● ROWS:
==============================
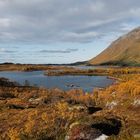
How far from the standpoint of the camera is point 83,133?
32.4m

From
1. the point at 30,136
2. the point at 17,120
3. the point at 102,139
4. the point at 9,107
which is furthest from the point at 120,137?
the point at 9,107

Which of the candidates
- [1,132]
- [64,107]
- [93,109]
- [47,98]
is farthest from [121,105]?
[1,132]

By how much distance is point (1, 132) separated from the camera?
3825 cm

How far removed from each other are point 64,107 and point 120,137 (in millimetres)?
18124

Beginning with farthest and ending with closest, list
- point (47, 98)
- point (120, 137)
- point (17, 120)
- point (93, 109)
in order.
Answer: point (47, 98), point (93, 109), point (17, 120), point (120, 137)

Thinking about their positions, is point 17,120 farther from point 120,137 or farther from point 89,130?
point 120,137

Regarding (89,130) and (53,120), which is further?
(53,120)

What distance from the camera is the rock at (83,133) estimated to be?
1270 inches

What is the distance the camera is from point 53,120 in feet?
130

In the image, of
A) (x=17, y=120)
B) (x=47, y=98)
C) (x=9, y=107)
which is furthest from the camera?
(x=47, y=98)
==============================
● EXERCISE GOAL: Reproduce the material word for word, starting at the line that contains "What distance from" and continuing through the final line of the material.

● EXPECTED ANSWER:
What distance from the camera is the rock at (83,133) estimated to be?
1270 inches

What is the distance the camera is from point 53,120 in feet?
130

In the image, of
A) (x=17, y=120)
B) (x=47, y=98)
C) (x=9, y=107)
which is furthest from the camera?
(x=47, y=98)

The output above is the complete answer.